2. Upgrading state service personnel. To reduce the fiscal deficit and to provide better services to the public, it is necessary to improve and upgrade the administrative service and other state services. The efficiency of the state machinery must be enhanced. A pre-condition for this is the immediate cessation of further unsystematic recruitment. The actual personnel requirements of the State, of the armed forces, and SOEs must be calculated, and surplus personnel redeployed. The State must make major investments to upgrade the capacity of the retained personnel. To assure productive performance, they must be provided with the necessary facilities. This should not be limited to tangible things such as computers, but must include proper performance reviews, the formulation of customised training plans and the provision of necessary resources for training, etc.
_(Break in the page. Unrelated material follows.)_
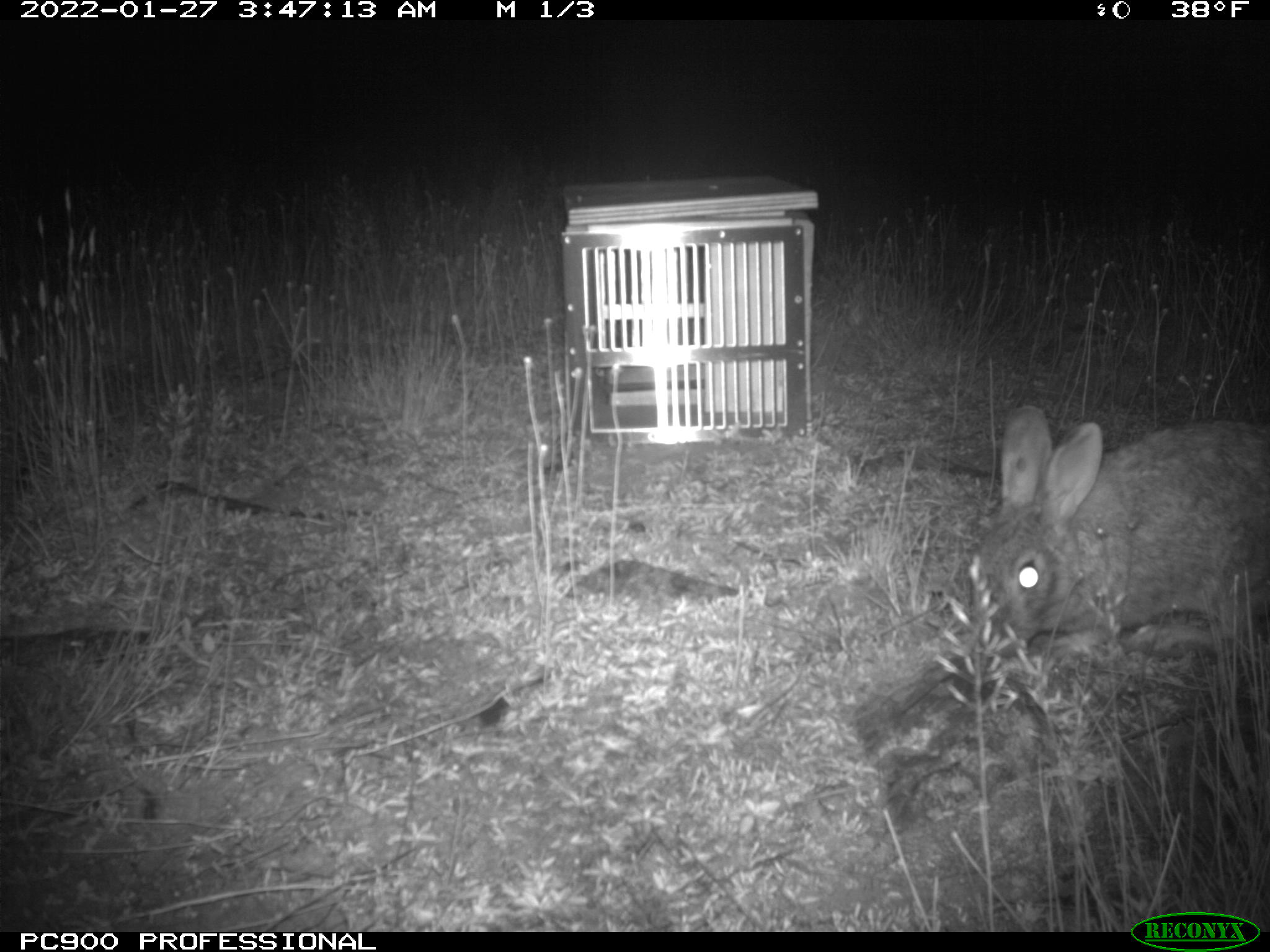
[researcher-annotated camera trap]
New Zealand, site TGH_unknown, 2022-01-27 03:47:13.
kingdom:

Professor Mick Moore, a long-time observer of the Sri Lankan state has documented the decline of the resources spent on making state employees more productive at the same time as the numbers of employees have been going up. This must change.
3. Review of National Export Strategy. The NES for 2018-2022 was developed based on systematic methods of identifying the products and services with the greatest export potential and broad consultation with knowledgeable exporters. Outside that strategy, it appears that some observers are placing a great deal of weight on the potential of mineral sands, graphite (a major export in the 1930s), etc. Therefore, it would be appropriate to review and update the NES, paying attention to pandemic-related changes and specifically to the potential of the above natural resources (including the technical skills and capital that are needed and the value chains that the local industry must become part of).
4. Formulation of a stable tax policy. A stable, long-term tax policy must be formulated through broad consultation, ending the practice of tailor-made provisions to favour one group or another. The now obsolete policy of attracting foreign investment using tax concessions must be replaced by one that is consistent with the OECD led agreement to impose a 15% minimum tax on global companies, which has already attracted 136 signatories.